Risa liked to think of it as her own property, due to descend to her in time. In fact that was untrue; the estate belonged communally to the Kaufmann family association. It was administered on behalf of the family by her father, but that did not put her in line to inherit it. Each of her many cousins and aunts and uncles and more distant relatives had a share in the property. But Risa thought of herself as belonging to the main line of the Kaufmanns, and since she was her father’s only child, she saw herself as the point of convergence toward which all the family wealth flowed.
It was midday, now: the most dangerous hour under the hostile sun. She stood nude in hip-deep water on the crescent beach, relaxing before more guests arrived. About a dozen were here already. Risa and her father had flown down from New York late the previous night to oversee the preparations for the party. Looking up and don the beach, she eyed the early arrivals. They were scattered like flotsam on the pink-white sand, sunning, dozing. Four Kaufmanns, a pair of Lehmans, and a trio of Kinsolvings. Some of them bare, others-not modest but aware of the esthetics of ungainliness-covering selected portions of their bodies. Not one was less than fifteen years her senior. Risa wished her cousins would arrive.
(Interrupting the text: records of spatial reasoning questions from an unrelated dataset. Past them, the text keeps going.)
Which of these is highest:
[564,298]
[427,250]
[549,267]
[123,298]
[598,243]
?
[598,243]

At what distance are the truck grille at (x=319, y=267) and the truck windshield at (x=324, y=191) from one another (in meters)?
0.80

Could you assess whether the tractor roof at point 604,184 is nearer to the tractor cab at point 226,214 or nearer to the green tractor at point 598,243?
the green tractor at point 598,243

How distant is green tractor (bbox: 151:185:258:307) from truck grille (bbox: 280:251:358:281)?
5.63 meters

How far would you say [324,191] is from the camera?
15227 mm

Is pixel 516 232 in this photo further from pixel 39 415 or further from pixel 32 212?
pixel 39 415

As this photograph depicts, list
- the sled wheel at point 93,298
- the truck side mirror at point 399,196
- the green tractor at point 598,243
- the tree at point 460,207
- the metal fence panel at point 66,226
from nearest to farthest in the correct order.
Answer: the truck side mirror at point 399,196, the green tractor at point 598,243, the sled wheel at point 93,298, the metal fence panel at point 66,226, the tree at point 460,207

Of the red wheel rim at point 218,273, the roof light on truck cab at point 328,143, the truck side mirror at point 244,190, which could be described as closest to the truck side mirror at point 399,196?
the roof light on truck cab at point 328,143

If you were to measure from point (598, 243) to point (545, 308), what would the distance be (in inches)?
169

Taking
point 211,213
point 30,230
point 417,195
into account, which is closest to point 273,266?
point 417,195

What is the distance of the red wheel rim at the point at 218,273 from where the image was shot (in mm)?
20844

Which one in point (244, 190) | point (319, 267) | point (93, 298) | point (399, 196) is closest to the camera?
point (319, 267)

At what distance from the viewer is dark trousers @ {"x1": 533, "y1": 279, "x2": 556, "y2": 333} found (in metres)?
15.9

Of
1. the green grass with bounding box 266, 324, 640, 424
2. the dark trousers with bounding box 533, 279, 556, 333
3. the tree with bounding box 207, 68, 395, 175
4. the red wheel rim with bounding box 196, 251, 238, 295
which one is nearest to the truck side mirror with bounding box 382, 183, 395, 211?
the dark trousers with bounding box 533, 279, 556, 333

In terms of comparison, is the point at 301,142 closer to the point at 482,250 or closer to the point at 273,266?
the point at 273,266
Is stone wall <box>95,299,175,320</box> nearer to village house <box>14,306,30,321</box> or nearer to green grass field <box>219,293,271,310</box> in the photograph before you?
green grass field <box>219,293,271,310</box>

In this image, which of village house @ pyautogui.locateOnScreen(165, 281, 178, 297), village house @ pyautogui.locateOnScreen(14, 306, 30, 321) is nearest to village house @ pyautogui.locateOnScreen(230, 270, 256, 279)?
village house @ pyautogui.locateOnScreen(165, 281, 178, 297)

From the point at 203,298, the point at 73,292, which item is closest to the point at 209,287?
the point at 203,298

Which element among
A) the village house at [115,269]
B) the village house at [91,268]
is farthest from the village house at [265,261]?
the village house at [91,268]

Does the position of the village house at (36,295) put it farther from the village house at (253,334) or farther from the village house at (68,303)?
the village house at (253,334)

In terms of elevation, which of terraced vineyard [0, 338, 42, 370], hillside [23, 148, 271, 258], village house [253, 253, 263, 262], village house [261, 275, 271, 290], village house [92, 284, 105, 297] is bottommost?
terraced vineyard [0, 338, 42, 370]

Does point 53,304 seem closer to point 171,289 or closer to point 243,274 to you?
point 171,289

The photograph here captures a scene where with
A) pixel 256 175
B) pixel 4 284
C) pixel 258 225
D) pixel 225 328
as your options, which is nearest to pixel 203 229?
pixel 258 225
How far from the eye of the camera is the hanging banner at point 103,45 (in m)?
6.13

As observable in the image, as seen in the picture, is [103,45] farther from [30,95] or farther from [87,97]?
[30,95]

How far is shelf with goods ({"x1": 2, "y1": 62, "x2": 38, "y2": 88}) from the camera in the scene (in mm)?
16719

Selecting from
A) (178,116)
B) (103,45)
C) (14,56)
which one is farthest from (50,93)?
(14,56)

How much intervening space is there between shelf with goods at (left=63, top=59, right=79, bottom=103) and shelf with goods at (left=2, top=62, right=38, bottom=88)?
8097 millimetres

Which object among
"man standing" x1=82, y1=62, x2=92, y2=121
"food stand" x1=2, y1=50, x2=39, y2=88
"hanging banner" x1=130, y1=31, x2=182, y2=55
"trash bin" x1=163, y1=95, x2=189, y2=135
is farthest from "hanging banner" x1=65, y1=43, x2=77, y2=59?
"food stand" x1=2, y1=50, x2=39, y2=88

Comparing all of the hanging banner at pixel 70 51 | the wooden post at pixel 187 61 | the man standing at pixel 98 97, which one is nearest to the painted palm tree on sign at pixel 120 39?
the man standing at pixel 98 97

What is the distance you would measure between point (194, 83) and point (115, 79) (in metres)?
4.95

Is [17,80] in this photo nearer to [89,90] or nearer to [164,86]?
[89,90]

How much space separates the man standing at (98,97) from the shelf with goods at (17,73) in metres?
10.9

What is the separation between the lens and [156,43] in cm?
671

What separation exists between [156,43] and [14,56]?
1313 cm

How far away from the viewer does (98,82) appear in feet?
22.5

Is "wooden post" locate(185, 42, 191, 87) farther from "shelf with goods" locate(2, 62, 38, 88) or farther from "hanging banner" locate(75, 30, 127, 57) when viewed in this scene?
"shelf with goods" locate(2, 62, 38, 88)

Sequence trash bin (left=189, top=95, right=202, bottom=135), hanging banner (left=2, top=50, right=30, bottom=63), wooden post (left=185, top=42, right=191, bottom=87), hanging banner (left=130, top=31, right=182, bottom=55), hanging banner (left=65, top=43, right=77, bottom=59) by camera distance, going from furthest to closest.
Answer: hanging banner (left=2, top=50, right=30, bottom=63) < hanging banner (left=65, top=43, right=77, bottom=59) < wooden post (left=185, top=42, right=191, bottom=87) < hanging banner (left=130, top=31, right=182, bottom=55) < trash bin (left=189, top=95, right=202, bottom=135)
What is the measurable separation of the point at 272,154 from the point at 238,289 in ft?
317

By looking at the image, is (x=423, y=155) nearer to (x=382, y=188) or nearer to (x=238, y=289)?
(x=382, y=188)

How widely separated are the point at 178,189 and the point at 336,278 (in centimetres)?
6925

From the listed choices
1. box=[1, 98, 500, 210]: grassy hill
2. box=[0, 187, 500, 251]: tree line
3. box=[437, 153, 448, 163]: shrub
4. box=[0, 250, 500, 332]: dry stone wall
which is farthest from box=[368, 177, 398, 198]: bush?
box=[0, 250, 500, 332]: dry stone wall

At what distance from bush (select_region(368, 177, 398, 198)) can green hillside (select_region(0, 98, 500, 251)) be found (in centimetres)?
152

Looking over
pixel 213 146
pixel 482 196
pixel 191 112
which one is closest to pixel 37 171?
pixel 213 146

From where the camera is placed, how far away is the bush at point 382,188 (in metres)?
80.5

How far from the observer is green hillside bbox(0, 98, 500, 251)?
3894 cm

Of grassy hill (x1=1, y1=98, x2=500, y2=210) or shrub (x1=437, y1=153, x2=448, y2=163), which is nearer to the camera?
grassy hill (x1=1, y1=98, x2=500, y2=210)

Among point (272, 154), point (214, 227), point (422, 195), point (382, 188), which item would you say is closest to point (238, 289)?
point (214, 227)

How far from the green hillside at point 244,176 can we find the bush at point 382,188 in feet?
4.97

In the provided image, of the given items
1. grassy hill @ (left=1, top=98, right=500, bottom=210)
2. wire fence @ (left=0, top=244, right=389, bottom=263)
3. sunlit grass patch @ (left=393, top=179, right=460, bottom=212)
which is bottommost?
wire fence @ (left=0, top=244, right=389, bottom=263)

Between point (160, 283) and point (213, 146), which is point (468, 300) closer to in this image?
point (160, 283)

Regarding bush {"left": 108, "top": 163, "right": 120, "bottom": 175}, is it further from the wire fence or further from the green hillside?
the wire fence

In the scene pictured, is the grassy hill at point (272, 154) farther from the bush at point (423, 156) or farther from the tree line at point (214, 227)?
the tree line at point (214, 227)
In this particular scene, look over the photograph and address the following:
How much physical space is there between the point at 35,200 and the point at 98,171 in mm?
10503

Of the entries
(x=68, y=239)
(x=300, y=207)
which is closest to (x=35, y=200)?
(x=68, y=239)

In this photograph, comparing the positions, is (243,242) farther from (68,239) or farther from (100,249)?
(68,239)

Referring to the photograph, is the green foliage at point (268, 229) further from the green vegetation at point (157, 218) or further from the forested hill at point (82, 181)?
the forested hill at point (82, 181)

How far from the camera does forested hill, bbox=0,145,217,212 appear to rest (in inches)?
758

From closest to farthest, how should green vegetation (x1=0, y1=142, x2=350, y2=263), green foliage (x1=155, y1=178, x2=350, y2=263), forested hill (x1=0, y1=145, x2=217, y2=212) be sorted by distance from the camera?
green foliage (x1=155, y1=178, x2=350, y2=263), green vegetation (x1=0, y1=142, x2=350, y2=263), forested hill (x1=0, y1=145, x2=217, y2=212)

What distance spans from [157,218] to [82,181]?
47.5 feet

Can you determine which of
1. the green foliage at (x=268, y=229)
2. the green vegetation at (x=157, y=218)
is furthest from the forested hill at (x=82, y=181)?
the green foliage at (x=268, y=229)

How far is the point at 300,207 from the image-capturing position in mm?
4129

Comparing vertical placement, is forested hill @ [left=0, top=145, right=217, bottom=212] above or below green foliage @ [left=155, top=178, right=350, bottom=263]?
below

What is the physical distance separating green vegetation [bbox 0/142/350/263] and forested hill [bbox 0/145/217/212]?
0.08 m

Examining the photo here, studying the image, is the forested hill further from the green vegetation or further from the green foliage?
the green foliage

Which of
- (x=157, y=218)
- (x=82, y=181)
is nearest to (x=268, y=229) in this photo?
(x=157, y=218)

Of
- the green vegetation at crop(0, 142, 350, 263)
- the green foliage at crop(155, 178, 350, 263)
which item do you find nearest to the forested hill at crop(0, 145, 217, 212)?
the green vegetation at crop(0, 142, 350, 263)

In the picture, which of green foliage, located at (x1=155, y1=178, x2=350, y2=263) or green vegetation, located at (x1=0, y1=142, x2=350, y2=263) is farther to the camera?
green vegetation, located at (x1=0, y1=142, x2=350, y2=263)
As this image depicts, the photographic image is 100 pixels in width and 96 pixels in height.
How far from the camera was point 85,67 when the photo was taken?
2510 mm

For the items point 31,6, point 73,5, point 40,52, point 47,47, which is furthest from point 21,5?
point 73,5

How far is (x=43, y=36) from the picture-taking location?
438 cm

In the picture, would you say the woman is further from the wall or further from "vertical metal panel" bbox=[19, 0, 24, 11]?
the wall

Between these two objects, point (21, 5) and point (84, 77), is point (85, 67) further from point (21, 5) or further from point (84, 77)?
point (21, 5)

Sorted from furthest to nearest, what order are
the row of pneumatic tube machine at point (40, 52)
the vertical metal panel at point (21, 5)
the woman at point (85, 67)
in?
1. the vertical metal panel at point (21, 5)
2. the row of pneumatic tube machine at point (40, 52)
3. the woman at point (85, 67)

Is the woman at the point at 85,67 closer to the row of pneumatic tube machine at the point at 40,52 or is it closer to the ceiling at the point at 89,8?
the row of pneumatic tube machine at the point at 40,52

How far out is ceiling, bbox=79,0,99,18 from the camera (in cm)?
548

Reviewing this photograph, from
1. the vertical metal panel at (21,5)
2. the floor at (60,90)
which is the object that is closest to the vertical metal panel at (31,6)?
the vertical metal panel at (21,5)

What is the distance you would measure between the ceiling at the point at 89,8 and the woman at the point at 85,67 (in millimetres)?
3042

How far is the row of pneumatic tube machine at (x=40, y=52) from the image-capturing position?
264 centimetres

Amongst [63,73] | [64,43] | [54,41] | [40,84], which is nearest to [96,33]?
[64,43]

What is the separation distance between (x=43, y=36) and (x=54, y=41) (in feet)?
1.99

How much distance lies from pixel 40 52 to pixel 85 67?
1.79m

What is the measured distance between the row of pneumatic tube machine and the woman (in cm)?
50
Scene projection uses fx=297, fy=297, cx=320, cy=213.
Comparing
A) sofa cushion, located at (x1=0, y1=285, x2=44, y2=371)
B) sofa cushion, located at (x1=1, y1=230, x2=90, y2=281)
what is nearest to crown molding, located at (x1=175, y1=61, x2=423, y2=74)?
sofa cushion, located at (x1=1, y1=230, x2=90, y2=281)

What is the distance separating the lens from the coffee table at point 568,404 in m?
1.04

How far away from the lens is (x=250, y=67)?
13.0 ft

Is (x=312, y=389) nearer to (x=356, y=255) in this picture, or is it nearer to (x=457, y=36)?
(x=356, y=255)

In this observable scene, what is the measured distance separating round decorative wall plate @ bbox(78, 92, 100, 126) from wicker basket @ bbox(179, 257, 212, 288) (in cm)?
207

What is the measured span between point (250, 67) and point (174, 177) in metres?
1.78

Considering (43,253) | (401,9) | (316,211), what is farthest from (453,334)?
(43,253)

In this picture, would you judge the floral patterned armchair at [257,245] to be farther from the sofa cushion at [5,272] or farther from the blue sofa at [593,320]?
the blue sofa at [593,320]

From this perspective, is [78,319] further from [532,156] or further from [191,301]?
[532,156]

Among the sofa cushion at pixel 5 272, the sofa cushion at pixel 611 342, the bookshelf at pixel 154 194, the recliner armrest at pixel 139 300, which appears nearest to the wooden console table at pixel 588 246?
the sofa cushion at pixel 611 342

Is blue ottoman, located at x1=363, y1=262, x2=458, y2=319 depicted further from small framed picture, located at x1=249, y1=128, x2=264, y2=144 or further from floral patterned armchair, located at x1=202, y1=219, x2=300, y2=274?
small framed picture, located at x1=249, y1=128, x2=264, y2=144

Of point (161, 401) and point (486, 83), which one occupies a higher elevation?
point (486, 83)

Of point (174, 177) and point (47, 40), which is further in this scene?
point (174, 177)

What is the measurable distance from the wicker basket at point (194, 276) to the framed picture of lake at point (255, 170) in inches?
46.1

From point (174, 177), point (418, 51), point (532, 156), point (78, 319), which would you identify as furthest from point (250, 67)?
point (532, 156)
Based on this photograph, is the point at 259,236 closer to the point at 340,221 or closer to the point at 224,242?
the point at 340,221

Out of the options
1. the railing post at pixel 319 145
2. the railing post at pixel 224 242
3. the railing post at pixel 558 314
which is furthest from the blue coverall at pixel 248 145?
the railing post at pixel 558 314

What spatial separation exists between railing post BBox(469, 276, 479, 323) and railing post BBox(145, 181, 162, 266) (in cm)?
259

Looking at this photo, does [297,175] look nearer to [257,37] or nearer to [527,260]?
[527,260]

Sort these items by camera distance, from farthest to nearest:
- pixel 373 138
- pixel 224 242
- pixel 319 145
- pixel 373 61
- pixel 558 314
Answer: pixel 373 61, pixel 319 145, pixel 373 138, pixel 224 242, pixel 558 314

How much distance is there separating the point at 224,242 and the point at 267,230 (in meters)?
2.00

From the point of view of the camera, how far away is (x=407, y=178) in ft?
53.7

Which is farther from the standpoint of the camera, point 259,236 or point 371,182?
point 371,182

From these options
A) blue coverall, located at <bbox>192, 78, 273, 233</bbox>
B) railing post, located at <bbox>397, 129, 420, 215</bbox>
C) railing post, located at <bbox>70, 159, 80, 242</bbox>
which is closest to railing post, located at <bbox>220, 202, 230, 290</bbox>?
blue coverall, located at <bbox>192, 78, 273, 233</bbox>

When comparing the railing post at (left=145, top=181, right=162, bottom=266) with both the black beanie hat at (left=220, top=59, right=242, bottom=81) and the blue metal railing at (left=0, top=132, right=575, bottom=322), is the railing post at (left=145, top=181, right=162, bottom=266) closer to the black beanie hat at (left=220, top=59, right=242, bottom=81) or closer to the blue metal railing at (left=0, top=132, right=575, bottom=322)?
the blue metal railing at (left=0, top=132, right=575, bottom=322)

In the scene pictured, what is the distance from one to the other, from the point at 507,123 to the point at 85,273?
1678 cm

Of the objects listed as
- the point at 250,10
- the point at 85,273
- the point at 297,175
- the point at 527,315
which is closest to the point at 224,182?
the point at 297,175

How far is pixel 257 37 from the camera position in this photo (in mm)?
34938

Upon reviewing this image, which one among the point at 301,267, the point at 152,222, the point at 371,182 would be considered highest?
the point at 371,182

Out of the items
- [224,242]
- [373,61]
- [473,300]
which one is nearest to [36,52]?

Turning her back to the beach, she waded seaward. Her body glistened. She had oiled it to protect herself from the sun. Her eyes were lensed against the salt water. She dug her toes into the sandy bottom, kicked forward, and began to swim, cutting a lean swathe through the green, glass-clear water. She liked the touch of it against her breasts and belly. The sunlight made sparkling patterns on the ocean floor, five feet below her. Soon she was past the sandy zone and out above the coral reef that lay a hundred yards off shore. Gnarled, twisted coral heads jutted from the bottom. Fish of a thousand hues danced and played between the stony orange and green slabs. Malevolent black sea urchins twitched their spines hopefully at her. Risa sucked air, dived, plucked a sand dollar from the bottom.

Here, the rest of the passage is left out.